## Reading passage
A linear congruence is an equation of the form
$$ax \equiv b \pmod m.$$
Lemma. Solving the congruence $ax \equiv b \pmod m$ is equivalent to solving the linear Diophantine equation $ax – my = b$.
Since we already know how to solve linear Diophantine equations in two variables, we can apply that knowledge to solve linear congruences.
Let $x_0$ be any concrete solution to the above equation. Then $x_0 \equiv b \pmod m$ is valid. If it is now $x_1$ any number from the equivalence class determined with $x_0$, then from $x_1 \equiv x_0 \pmod m$ follows that $ax_1 \equiv ax_0 \pmod m$, so $ax_1 \equiv b \pmod m$, which means that $x_1$ is also the solution to $ax \equiv \pmod m$.
Therefore, if $ax \equiv b \pmod m$ has a solution, then there is infinitely many solutions.
A linear congruence $ax \equiv b \pmod m$ is equivalent to
$$ax -my = b,$$
for some integer $y$.
This is a linear Diophantine equation and it has a solution if and only if $d = \gcd(a, m)$ divides $b$. If this condition is met, then all solutions are given with the formula:
$$x = x_0 + \left (\frac{m}{d} \right) \cdot t, \quad y= y_0 \left (\frac{a}{d} \right) \cdot t,$$
for any integer $t$.

## Information supplied

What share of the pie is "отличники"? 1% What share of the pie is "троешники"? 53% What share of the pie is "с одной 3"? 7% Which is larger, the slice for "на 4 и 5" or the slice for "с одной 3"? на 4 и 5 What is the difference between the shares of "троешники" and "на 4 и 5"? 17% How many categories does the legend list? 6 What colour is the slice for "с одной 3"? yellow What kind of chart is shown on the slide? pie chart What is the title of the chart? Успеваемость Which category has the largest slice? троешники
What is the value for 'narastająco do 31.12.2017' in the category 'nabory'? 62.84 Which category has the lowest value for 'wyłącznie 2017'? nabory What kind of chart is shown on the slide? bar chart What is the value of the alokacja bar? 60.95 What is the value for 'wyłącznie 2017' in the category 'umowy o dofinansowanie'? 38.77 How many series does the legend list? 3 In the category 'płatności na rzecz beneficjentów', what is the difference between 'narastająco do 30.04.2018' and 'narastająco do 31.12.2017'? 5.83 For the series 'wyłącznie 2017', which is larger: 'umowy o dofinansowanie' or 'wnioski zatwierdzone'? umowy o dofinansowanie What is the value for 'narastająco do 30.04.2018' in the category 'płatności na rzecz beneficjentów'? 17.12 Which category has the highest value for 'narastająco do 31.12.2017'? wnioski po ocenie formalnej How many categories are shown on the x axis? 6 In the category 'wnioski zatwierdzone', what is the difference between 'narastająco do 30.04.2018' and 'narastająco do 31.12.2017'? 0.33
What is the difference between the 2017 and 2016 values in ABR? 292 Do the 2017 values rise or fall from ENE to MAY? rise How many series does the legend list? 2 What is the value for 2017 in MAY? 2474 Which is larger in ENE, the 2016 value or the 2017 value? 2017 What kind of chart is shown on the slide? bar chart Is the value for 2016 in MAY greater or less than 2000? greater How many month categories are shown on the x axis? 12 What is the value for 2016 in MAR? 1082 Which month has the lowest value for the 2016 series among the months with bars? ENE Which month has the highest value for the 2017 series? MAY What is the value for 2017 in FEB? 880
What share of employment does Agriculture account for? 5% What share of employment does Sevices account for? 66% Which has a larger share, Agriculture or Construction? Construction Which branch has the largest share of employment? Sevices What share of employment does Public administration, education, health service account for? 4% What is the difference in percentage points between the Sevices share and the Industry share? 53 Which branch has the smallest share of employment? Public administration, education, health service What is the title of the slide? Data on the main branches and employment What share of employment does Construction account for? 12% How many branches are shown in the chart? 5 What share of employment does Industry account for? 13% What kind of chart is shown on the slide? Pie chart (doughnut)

## Explore the material
#1 Decide whether each statement agrees with the text about linear congruences, answering yes or no and quoting the words of the text that settle it: (a) The linear Diophantine equation $ax - my = b$ has a solution only when $\gcd(a, m)$ divides $b$. (b) A linear congruence that has a solution has exactly one solution. (c) How to solve linear Diophantine equations in two variables is presented as not yet known.
#2 Set down word for word the part of the text about linear congruences that begins at the words "A linear congruence is" and stops after the words "infinitely many solutions.".
The data has no connection to the text about linear congruences.

## Outputs by task
#1
(a) Yes: "it has a solution if and only if $d = \gcd(a, m)$ divides $b$"
(b) No: "then there is infinitely many solutions"
(c) No: "Since we already know how to solve linear Diophantine equations in two variables"

#2
A linear congruence is an equation of the form
$$ax \equiv b \pmod m.$$
Lemma. Solving the congruence $ax \equiv b \pmod m$ is equivalent to solving the linear Diophantine equation $ax – my = b$.
Since we already know how to solve linear Diophantine equations in two variables, we can apply that knowledge to solve linear congruences.
Let $x_0$ be any concrete solution to the above equation. Then $x_0 \equiv b \pmod m$ is valid. If it is now $x_1$ any number from the equivalence class determined with $x_0$, then from $x_1 \equiv x_0 \pmod m$ follows that $ax_1 \equiv ax_0 \pmod m$, so $ax_1 \equiv b \pmod m$, which means that $x_1$ is also the solution to $ax \equiv \pmod m$.
Therefore, if $ax \equiv b \pmod m$ has a solution, then there is infinitely many solutions.